TASK INSTRUCTIONS >> According to the Father Knows Best text, on what date was Father Knows Best: Home for Christmas broadcast?

The TV cast reunited for a pair of TV films on NBC: Father Knows Best Reunion on May 15, 1977, and Father Knows Best: Home for Christmas on December 18, 1977. In the 17 years since the series had ended, the characters of Betty and Bud had both married and had families of their own. Betty was the widowed mother of two girls, Jenny (Cari Anne Warder) and Ellen (Kyle Richards), while Bud and his wife Jean (Susan Adams) were the parents of a son, Robert "Robby" (Christopher Gardner). Kathy had become engaged to a doctor, Jason Harper (Hal England).

==Home media==
Shout! Factory has released all six seasons of Father Knows Best on DVD in Region 1. Season 5 and 6 were released as Shout! Select titles, available exclusively through their online store. Season 5 was re-released on April 11, 2017. Season 6 was re-released on July 18, 2017.

In Region 4, Madman Entertainment has released the first two seasons on DVD in Australia.

| DVD name | Ep# | Release date |
|---|---|---|
| Season One | 26 | April 1, 2008 |
| Season Two | 37 | November 11, 2008 |
| Season Three | 37 | June 9, 2009 |
| Season Four | 33 | March 23, 2010 |
| Season Five | 38 | August 17, 2010† April 11, 2017 (re-release) |
| Season Six | 32 | April 19, 2011† July 18, 2017 (re-release) |

 – Shout! Factory Exclusives title, sold exclusively through Shout's online store

==Homages==
- In a September 2010 episode of the CBS daytime television series The Young and the Restless, newlyweds Billy and Victoria Abbott (portrayed by Billy Miller and Amelia Heinle, respectively) buy a house (exterior located on old Columbia Movie Ranch that was actually used in Father Knows Best and I Dream of Jeannie) that replicates the interior of the Anderson home on a sound stage. They watch Father Knows Best on DVD and often call each other "Jim" and "Margaret." At her wedding, which takes place in the house, Victoria chooses a 1950s-style white dress. Judge Anderson, the minister who marries the couple, was played by Donahue.

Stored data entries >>
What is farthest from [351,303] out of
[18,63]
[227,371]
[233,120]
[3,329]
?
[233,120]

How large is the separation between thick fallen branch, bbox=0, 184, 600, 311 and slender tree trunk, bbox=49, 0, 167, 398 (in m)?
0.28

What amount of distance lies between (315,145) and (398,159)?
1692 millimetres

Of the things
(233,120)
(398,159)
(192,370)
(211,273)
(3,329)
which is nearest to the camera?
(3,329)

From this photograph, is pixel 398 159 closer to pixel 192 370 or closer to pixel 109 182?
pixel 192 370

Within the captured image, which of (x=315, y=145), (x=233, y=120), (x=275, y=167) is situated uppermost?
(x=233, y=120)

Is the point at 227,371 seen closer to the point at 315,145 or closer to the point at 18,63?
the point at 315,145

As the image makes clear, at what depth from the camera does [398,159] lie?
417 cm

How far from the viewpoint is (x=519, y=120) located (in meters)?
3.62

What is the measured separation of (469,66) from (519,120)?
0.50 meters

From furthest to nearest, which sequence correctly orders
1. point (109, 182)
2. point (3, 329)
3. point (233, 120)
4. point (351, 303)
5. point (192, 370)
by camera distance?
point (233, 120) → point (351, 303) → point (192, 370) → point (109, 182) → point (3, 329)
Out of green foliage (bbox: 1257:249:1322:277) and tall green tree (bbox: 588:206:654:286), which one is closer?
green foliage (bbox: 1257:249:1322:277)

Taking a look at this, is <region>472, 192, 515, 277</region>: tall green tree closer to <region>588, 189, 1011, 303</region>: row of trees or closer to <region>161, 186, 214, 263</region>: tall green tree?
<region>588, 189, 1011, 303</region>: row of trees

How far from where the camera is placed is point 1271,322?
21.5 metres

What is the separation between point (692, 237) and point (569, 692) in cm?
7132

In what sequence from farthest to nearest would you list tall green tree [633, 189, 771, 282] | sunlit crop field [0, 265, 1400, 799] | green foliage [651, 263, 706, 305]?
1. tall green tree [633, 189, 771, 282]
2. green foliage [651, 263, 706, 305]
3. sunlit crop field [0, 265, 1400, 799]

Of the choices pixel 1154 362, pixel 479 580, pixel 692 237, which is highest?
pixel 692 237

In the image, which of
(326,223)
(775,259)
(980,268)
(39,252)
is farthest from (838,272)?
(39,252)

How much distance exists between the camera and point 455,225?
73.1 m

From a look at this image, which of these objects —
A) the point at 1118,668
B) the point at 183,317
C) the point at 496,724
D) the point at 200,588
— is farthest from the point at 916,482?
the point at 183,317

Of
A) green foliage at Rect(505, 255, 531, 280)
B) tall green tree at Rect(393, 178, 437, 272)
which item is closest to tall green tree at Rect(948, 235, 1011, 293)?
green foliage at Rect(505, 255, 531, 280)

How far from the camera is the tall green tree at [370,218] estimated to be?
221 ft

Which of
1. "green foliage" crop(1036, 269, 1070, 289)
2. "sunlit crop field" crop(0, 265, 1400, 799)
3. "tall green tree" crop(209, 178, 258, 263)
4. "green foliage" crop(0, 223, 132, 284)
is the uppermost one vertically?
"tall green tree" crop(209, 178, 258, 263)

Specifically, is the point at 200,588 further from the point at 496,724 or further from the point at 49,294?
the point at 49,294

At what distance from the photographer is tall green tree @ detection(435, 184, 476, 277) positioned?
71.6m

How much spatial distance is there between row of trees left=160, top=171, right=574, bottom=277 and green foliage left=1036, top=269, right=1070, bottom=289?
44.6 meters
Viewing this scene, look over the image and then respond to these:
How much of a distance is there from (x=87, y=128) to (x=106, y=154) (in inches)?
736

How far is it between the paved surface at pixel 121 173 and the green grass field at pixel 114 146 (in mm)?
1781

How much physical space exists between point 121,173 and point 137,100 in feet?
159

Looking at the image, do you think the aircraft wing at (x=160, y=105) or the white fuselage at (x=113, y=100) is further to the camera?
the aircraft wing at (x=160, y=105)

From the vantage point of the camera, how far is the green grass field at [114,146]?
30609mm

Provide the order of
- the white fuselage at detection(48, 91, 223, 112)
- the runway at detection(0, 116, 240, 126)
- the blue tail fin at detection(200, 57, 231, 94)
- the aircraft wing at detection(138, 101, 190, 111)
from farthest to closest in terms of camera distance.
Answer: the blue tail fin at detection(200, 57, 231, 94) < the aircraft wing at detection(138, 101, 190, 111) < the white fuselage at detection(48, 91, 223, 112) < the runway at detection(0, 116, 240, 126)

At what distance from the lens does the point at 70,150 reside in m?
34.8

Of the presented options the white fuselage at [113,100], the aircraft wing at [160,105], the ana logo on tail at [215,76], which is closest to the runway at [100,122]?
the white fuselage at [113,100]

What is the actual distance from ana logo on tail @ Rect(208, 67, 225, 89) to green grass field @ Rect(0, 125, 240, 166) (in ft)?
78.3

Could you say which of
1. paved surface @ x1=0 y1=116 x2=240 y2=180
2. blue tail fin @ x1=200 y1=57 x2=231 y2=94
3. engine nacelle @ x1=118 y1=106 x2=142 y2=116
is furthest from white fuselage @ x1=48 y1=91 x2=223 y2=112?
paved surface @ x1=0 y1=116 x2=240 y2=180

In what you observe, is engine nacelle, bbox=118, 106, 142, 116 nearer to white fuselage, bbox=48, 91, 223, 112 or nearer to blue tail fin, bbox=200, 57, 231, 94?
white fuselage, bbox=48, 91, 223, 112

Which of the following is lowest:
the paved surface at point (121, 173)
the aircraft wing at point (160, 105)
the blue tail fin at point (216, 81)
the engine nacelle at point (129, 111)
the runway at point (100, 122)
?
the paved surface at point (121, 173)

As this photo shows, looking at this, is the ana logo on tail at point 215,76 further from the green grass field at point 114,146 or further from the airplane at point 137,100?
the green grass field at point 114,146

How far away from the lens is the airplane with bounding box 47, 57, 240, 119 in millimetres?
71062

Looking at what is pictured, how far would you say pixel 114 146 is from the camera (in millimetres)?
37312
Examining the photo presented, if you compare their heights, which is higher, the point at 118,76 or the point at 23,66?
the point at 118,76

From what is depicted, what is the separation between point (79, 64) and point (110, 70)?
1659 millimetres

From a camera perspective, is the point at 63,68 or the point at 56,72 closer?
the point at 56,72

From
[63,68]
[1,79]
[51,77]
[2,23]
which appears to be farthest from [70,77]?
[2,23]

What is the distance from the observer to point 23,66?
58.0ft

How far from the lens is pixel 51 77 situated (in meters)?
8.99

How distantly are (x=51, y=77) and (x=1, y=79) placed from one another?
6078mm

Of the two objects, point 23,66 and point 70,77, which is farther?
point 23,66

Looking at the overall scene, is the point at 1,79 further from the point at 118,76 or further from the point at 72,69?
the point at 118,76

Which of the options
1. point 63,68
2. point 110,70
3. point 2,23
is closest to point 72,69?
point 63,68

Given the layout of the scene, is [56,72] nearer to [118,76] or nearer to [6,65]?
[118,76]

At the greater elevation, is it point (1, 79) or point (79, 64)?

EXERCISE ANSWER >> December 18, 1977